In the book, Tchaikovsky is describing biology: the slow, blind Monte Carlo simulation of Darwinian evolution – random mutations thrown into a world of limited resources, tested by scarcity, filtered by survival, amplified over millennia. Some become competitive advantages, some fizzle out.

And I found myself wondering if societies worked the same way. Whether small acts – a flag on a lamppost, a rainbow sticker on a laptop, a phrase that catches on, a shift in what feels acceptable to say out loud – act as social mutations.

These new political stories, new identity symbols, new norms about who belongs or doesn’t, new ways of coordinating, excluding, or signalling – all these variations introduced into the zeitgeist. And just like Darwinian evolution, most of these variations lose traction. They appear and vanish without leaving a trace. But in periods of felt scarcity – economic, cultural, emotional – maybe certain stories develop a selective advantage:

  • us-versus-them framing
  • simplifying explanations that reduce complexity
  • narratives that justify hoarding or hostility
  • strong-leader fantasies
  • comforting nostalgia for imagined pasts

These stories are cognitively cheap and emotionally reassuring, and scarcity (real or perceived) helps them fit naturally.

But this is where the biological analogy breaks – and where something important emerges.

Darwinian evolution is blind. It doesn’t care about coherence or consequence. It can’t ask: Is this the organism we want to become? It simply selects whatever happens to survive under pressure.

Societal evolution is different. Our ‘mutations’ are self-made narratives – deliberate or at least interpretable. They spread through meaning, not mechanics.

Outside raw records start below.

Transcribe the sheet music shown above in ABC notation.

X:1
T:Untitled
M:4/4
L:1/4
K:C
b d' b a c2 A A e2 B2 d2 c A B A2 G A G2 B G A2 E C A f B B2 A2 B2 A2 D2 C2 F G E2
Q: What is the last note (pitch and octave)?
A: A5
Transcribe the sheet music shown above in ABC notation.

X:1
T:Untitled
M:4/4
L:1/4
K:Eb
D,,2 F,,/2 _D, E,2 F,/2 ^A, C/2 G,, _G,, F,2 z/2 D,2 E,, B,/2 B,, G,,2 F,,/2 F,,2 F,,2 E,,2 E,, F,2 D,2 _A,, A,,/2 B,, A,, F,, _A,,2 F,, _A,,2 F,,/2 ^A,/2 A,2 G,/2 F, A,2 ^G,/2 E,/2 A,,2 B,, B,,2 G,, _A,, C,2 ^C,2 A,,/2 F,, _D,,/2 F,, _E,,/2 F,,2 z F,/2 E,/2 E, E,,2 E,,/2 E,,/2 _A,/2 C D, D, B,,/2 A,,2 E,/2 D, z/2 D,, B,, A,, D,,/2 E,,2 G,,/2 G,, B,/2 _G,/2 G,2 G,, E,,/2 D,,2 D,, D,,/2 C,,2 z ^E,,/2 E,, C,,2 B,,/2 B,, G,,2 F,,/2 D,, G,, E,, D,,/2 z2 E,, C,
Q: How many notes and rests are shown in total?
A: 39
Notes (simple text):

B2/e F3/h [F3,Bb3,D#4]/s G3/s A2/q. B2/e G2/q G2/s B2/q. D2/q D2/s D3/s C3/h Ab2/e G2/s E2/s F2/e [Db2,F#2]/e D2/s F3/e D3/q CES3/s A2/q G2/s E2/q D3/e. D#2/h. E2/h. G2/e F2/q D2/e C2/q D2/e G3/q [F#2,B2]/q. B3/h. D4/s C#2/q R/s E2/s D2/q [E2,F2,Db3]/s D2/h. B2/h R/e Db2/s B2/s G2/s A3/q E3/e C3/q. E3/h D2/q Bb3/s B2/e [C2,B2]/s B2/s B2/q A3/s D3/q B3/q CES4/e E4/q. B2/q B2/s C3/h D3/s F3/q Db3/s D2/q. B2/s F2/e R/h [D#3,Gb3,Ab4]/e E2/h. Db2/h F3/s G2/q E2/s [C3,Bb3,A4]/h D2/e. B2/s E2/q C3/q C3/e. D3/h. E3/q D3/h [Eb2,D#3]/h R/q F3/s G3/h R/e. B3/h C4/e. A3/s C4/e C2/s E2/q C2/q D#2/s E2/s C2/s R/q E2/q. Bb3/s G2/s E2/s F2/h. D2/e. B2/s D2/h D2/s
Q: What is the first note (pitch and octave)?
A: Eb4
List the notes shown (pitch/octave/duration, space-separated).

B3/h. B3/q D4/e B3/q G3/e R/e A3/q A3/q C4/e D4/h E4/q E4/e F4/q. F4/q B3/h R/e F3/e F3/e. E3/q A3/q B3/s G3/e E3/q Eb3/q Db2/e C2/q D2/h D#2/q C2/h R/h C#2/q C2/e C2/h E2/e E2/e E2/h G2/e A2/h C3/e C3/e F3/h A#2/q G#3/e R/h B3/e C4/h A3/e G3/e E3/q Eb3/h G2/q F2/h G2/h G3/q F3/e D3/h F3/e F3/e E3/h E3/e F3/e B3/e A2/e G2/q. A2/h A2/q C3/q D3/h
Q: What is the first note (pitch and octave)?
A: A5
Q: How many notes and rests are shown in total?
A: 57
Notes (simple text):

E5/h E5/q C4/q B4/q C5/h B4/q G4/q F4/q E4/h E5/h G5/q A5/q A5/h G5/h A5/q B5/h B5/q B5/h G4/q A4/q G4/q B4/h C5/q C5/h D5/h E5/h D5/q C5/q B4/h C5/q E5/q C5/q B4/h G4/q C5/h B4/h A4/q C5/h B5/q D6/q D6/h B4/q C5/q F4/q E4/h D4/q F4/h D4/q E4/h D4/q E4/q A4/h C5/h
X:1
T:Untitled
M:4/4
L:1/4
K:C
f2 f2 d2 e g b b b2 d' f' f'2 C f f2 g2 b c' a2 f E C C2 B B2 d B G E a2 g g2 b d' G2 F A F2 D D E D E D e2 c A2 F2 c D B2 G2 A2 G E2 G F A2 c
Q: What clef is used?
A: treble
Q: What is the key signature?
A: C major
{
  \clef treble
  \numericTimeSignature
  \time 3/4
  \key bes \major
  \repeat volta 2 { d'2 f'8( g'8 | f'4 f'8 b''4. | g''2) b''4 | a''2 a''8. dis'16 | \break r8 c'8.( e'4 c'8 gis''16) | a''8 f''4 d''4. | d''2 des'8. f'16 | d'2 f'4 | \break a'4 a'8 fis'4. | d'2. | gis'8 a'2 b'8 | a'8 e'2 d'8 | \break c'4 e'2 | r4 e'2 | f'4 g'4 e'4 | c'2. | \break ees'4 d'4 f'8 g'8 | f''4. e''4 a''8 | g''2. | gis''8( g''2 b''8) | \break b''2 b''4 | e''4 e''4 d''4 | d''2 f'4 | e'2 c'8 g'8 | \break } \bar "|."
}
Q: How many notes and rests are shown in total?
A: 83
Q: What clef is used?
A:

Back to Dasein: because we interpret the world, we don’t have to be trapped inside whatever story happens to be most contagious this week. Humans can notice the stories we’re inhabiting. We can ask whether the behaviours gaining traction make sense, or whether they’re just comforting reflexes in tight times. We can choose which narratives to amplify, and which to let die out.

So the question isn’t whether scarcity will shape us. It always does. The question is whether we allow fear-based stories to set the terms of our evolution, or whether we pay attention to the small variations we’re propagating.

If evolution – biological or social – is inevitable under pressure, then the responsibility falls on us to decide which pressures we respond to, which narratives we sustain, and what kind of culture we want to evolve into.

Perhaps the real scarcity isn’t resources at all, but perspective – the prevalence of willingness to stop and notice the stories shaping us before they calcify.